Click the "Add" button to add a new parameter definition. Specify e.g. "BW" as the name of the parameter definition, choose e.g. "8" as the "Default Value", and click the "Apply" button to add your new parameter definition to the list.
If you select an entry in the list, its values are filled in the form below the list, allowing you to change its properties. Click "Apply" to apply your changes to the list.
When your done, click "Save" to save your parameter definition to the circuit. Save the circuit to store your changes persistently.
Using Circuit Parameters
Now that your multiplier circuit is parametrized, you want to use the bit width parameter as bit width of your inputs and output elements. Input "A" and "B" should have the bit width of the multiplier circuit (e.g. 8), where as output "O" should have a bit width twice as wide as the inputs (e.g. 16)
Select the circuit input "A" and open the dropdown list of its property "Bit Width". Select the entry "Expression" and the click on the button at its right side to open the expression editor. By entering
BW as bit width expression, you’re saying that you want the bit width of circuit input "A" to be the same as the circuit’s bit width.
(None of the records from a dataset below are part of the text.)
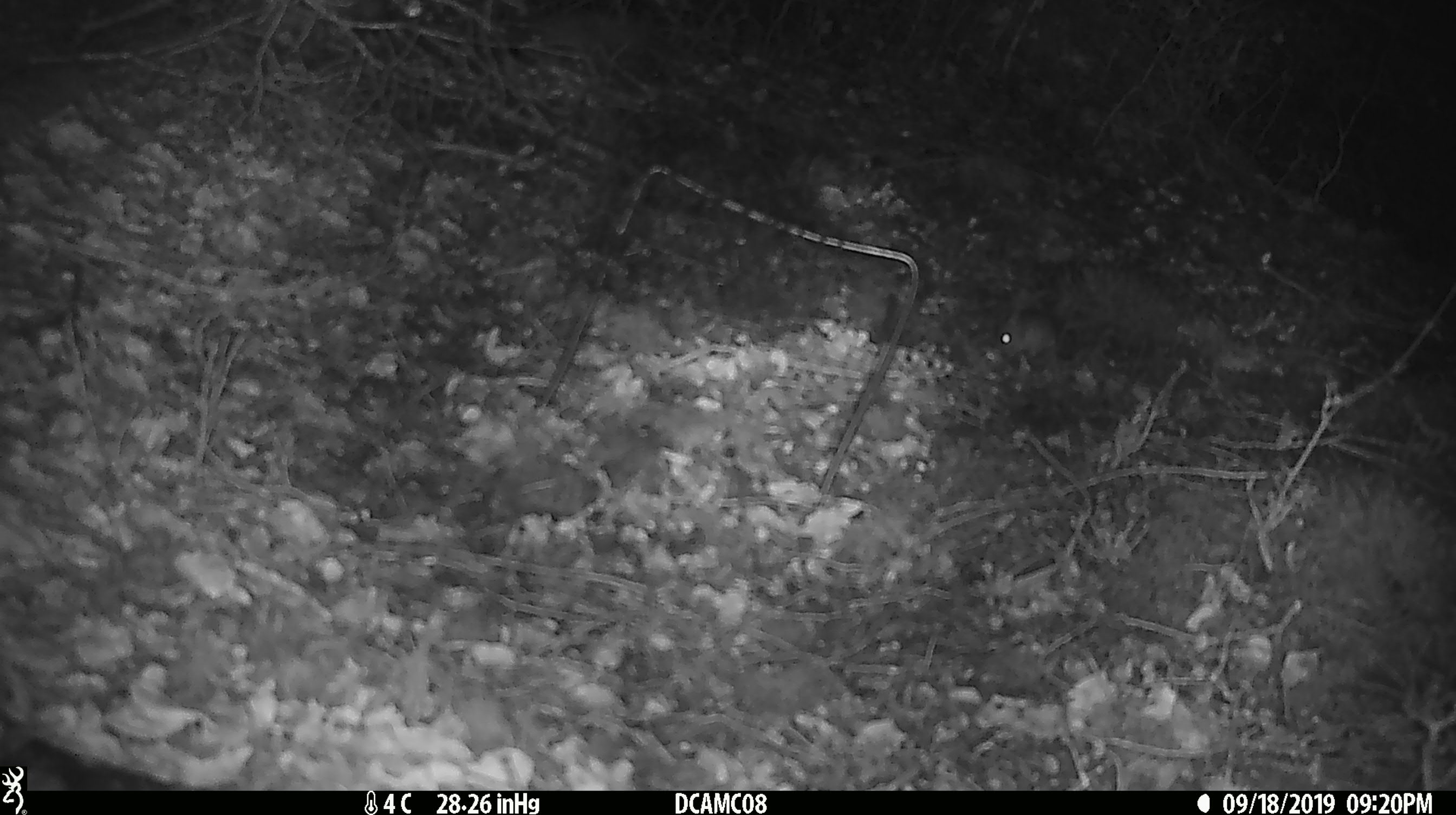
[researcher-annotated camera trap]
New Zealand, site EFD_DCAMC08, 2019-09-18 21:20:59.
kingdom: Animalia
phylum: Chordata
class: Mammalia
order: Rodentia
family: Muridae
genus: Mus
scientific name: Mus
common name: mouse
After confirmation with "OK", you will notice that the current bit width of circuit input "A" has changed to 8. This is because the multiplier circuit is currently the top-level circuit, which is why the default value of the circuit parameter gets applied to every parametrized circuit component as current value.
Do the same for circuit input "B". Do the same also for circuit output "O", except that this time you specify
BW * 2 as expression.
To round it up, you could change the "Representation" property of all circuit ports to "Hexadecimal" and add an ellipse component with the text "Scripted" making it clear to all users opening this circuit that the logic of the circuit is scripted.
Finally, set the circuit’s "Function" property to
O = A * B and select the circuit’s property "Always use function".
To achieve implicit bit width extension of intermediate calculation results, you can (and should) use
As usual when designing circuits to be used as sub circuits, you need to draw its circuit symbol in the symbol editor, e.g. something like this:
Setting Parameter Values
You are now ready to use your parametrized multiplier as a sub circuit in another circuit. Create a new circuit and add your parametrized multiplier as a component. You notice that is has bit width 8 per default.
Select the multiplier and notice that the properties window contains a property "Bit Width 'BW'" allowing you to select a value for the bit width parameter. Choose e.g. 16 and observe how the input’s bit width change to 16 and the output’s bit width changes to 32.
Add inputs and outputs of appropriate bit width that allow to test your parametrized multiplier.
Note that circuit parameters also work recursively. You could define a bit width parameter in your test circuit and use this parameter as expression in the bit width property of the multiplier component.